“Look here,” he said, “I’m going to keep my eye on that boy of yours and your wife. I intend to make the house decent, and see that the boy has a chance to learn something, and take care they’re not too hard run. But I’m going to keep my eye on you too—at least, I shall see that some one else does—and if you make things uncomfortable you’ll be made pretty uncomfortable yourself, that’s all. I’d advise you to try the new recreation of going to work. It’ll be good for your health. Sort of athletics.”
And he kept his word.
It was a marvel of a holiday. It is not possible that among all the holiday-makers there were two others who were nearer the rapture of Paradise than these two little Pilgrims.
When it was at an end they went home with John Holt. It was a wonderful home-going. The house was a wonderful house. It was one of the remarkable places that some self-made western men have built and furnished, with the aid of unlimited fortunes and the unlimited shrewd good sense which has taught most of those of them whose lives have been spent in work and bold ventures that it is more practical to buy taste and experience than to spend money without it. John Holt had also had the aid and taste of a wonderful little woman, whose life had been easier and whose world had been broader than his own. Together they had built a beautiful and lovable home to live in. It contained things from many countries, and its charm and luxury might well have been the result of a far older civilization.
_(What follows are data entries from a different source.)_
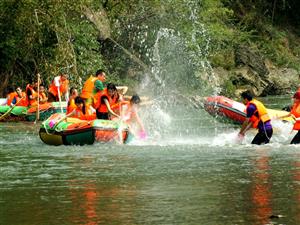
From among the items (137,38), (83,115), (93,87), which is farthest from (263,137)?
(137,38)

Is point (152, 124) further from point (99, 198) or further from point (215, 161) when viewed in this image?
point (99, 198)

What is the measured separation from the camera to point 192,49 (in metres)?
32.4

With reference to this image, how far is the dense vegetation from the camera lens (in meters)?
24.9

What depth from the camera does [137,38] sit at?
31.5 meters

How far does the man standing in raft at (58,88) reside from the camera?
2200cm

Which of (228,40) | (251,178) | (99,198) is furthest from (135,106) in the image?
(228,40)

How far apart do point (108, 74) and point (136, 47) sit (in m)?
3.10

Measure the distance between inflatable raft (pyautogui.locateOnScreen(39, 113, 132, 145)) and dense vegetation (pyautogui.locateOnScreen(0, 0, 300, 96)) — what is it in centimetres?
898

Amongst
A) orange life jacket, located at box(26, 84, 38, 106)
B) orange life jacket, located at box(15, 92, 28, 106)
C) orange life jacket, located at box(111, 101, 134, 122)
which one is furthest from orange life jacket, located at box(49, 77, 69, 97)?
orange life jacket, located at box(111, 101, 134, 122)

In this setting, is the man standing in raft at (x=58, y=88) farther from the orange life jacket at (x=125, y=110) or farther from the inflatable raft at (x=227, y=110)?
the orange life jacket at (x=125, y=110)

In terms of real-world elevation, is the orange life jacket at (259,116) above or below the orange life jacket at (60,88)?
below

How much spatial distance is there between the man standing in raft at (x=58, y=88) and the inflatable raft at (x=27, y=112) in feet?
1.15

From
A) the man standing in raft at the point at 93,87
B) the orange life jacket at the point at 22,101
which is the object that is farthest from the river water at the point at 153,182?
the orange life jacket at the point at 22,101

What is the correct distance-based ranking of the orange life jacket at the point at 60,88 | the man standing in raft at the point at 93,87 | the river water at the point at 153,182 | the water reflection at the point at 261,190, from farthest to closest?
the orange life jacket at the point at 60,88 → the man standing in raft at the point at 93,87 → the river water at the point at 153,182 → the water reflection at the point at 261,190
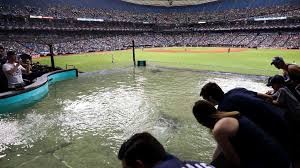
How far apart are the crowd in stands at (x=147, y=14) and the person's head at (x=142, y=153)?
204 feet

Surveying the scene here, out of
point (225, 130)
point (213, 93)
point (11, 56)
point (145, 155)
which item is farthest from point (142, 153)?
point (11, 56)

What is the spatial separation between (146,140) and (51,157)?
19.4ft

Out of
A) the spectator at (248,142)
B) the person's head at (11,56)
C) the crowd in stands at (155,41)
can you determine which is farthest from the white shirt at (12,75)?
the crowd in stands at (155,41)

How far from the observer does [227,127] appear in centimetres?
282

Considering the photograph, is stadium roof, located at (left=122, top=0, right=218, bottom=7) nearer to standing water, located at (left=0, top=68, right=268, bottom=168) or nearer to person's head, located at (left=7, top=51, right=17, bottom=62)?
standing water, located at (left=0, top=68, right=268, bottom=168)

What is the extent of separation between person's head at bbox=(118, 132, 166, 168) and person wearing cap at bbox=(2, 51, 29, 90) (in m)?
10.0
“Don’t you think, Robin,” said Meg, in a low voice, the first evening, as they sat in a deep-cushioned window-seat in the library together, “don’t you think you know what She was like?”
They had spoken together of her often, and somehow it was always in a rather low voice, and they always called her “She.”
Robin looked up from the book he held on his knee. It was a beautiful volume She had been fond of.
“I know why you say that,” he said. “You mean that somehow the house is like her. Yes, I’m sure it is, just as Aunt Matilda’s house is like her. People’s houses are always like them.”
“This one is full of her,” said Meg. “I should think John Holt would feel as if she must be in it, and she might speak to him any moment. I feel as if she might speak to me. And it isn’t only the pictures of her everywhere, with her eyes laughing at you from the wall and the tables and the mantels. It’s herself. Perhaps it is because she helped John Holt to choose things, and was so happy here.”
“Perhaps it is,” said Robin; and he added, softly, “this was her book.”